馬車で移動中もお兄様がどんな本を読んでいたかや私が今日作ったお菓子の話をしていたが、やはりお兄様も野菜のケーキに驚いていた。
「リーシェが作ったものなら、ぜひ食べたいが……ほうれん草か……なんでまたケーキに……」
そういえばお兄様はほうれん草が嫌いだったものね。
好き嫌いのほとんどないお兄様の唯一嫌いな食べ物じゃないかしら?
「後でお兄様も一切れ召し上がってくださいね」
口だけ孤をかいてそう言うと「あ、ああ もちろん」って目を逸らされてしまった。
でもきっとお兄様は私の手作りなら食べてくれるはず。重度のシスコンのポテンシャルは高いのだ。
ガタッと馬車が止まり、街の入口についたようだった。
フェッブに木箱を持ってもらい孤児院に着くと、外にいたちびっ子達が一斉に駆け寄って来た。
「待ってたよ!アウローラ様」
「今日も何か食べ物ある?」
「本当に今日も来たんだな……」
「ほら!私言った通りでしょ。絶対来るって」
いっぺんに喋りだす子供達の声を聞き分ける事が出来て、私って聖徳太子並みの耳を持ってるかもしれないとどうでもいい事を考えながら女神様だけは否定させていただく。

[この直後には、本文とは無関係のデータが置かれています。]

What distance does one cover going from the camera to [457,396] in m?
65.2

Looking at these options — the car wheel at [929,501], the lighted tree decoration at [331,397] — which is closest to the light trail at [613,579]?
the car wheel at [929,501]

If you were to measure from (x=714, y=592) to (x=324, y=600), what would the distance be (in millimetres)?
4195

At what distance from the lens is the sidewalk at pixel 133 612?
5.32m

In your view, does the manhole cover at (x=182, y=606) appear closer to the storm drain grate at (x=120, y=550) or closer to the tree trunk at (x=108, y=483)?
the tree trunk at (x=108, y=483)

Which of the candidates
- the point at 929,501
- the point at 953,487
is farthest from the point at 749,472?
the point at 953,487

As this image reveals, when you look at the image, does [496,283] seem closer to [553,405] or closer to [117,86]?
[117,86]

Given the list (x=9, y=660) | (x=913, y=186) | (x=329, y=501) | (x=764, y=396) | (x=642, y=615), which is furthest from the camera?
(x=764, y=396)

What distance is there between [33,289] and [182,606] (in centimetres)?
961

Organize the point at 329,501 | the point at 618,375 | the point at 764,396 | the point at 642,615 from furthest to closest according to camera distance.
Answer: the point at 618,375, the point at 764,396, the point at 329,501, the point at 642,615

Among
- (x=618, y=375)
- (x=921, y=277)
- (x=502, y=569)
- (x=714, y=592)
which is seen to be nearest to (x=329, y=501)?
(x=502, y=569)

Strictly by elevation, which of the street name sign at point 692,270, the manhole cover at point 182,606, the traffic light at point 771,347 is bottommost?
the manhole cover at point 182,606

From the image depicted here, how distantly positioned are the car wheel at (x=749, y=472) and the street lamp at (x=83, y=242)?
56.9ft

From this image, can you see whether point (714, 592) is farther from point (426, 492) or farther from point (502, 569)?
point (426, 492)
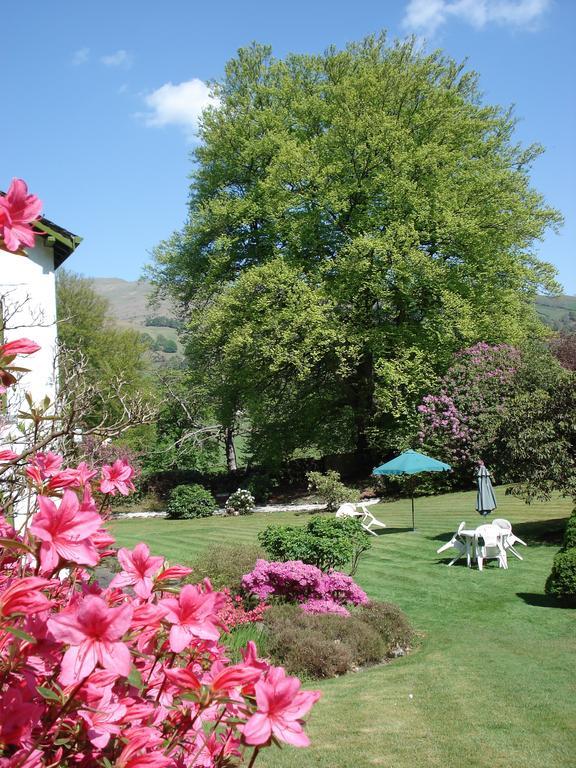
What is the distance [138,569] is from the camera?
61.7 inches

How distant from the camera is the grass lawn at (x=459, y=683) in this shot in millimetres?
5285

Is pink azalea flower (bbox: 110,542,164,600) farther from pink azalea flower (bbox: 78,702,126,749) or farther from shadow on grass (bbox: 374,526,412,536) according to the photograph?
shadow on grass (bbox: 374,526,412,536)

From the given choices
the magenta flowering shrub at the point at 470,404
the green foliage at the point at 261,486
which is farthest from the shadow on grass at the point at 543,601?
the green foliage at the point at 261,486

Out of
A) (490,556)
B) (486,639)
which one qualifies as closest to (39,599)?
(486,639)

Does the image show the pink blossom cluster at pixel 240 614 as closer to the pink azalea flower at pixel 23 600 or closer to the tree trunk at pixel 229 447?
the pink azalea flower at pixel 23 600

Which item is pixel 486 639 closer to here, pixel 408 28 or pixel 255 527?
pixel 255 527

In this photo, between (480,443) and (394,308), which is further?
(394,308)

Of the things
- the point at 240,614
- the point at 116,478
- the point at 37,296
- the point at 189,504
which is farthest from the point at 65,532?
the point at 189,504

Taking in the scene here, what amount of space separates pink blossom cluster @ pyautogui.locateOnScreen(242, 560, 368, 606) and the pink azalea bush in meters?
7.88

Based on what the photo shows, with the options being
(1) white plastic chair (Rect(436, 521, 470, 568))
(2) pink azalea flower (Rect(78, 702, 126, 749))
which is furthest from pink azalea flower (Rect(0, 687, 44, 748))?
(1) white plastic chair (Rect(436, 521, 470, 568))

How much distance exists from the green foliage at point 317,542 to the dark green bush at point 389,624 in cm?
130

「こんにちは。でも、アウローラ様じゃないのよ。リーシェちゃんって呼んで欲しいわ」
私の要望にすぐ「リーシェちゃん」「リーシェちゃん」と応えてくれながら手を引いて孤児院の中に招いてくれる。
シスターはどこか聞くとすぐにアプリーが走って連れて来てくれた。挨拶とともに木箱の中を見せ、今日の昼食をみんなで作りたい言う。

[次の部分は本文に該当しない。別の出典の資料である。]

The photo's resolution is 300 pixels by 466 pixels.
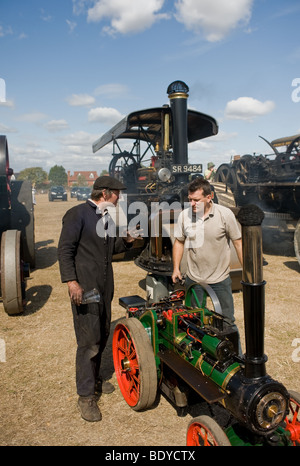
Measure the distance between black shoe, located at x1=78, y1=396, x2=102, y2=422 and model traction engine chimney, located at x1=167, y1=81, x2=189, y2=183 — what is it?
17.4 ft

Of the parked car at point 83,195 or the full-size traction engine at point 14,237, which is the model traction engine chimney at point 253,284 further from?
the parked car at point 83,195

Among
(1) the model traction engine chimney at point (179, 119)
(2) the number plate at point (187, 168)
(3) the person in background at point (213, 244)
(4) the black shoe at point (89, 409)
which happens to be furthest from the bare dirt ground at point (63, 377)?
(1) the model traction engine chimney at point (179, 119)

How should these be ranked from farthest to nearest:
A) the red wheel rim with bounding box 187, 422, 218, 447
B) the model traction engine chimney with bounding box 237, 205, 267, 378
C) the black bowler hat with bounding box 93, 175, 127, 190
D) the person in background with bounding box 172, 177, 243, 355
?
the person in background with bounding box 172, 177, 243, 355, the black bowler hat with bounding box 93, 175, 127, 190, the red wheel rim with bounding box 187, 422, 218, 447, the model traction engine chimney with bounding box 237, 205, 267, 378

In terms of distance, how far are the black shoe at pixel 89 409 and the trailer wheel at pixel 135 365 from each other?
253mm

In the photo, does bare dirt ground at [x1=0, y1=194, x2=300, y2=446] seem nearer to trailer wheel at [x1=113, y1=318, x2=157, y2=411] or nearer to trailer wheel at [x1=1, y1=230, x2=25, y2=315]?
trailer wheel at [x1=113, y1=318, x2=157, y2=411]

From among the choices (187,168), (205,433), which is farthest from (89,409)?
(187,168)

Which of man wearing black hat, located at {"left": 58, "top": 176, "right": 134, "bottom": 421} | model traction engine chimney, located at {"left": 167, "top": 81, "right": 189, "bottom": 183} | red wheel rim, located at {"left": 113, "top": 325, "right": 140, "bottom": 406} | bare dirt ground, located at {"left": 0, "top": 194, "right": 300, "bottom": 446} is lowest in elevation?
bare dirt ground, located at {"left": 0, "top": 194, "right": 300, "bottom": 446}

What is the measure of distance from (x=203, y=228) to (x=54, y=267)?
16.9ft

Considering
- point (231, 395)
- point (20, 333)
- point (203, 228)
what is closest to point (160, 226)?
point (203, 228)

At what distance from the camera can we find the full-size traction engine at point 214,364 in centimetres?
170

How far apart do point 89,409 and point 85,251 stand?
1203mm

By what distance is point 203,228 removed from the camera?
3.02 metres

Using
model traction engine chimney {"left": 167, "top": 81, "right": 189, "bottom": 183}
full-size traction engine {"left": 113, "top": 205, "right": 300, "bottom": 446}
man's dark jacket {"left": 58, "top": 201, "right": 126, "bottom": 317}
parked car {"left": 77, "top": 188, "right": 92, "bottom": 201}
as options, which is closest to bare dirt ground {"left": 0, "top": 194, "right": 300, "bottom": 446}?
full-size traction engine {"left": 113, "top": 205, "right": 300, "bottom": 446}

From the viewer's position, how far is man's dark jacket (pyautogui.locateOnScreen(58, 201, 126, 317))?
265 centimetres
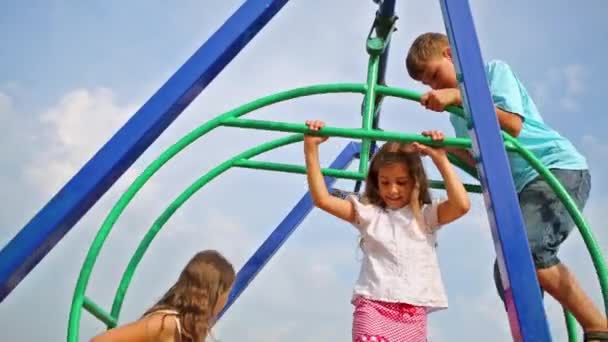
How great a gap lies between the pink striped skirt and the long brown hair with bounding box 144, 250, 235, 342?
508mm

「まあまあ、こんなにたくさん頂いて、ありがとうね。昼食も助かるわ!来週司祭様がいらっしゃるから最近ずーっとバタバタしていたの」
そう言い残し教会の方に向かって行く。
本当に忙しそうね、来て良かった。
今日の昼食は昨日の夜考えておいたのよね。手軽に食べれて野菜やお肉が食べれるようにって。
「さあ、一緒にお昼ごはん作ってくれる?まずは手を洗ってね」
流しで私も一緒に手を洗い、キッチンにたくさんある小麦粉をボウルに取り出す。バターや塩と、料理長から分けてもらった天然酵母と砂糖を入れ水を加える。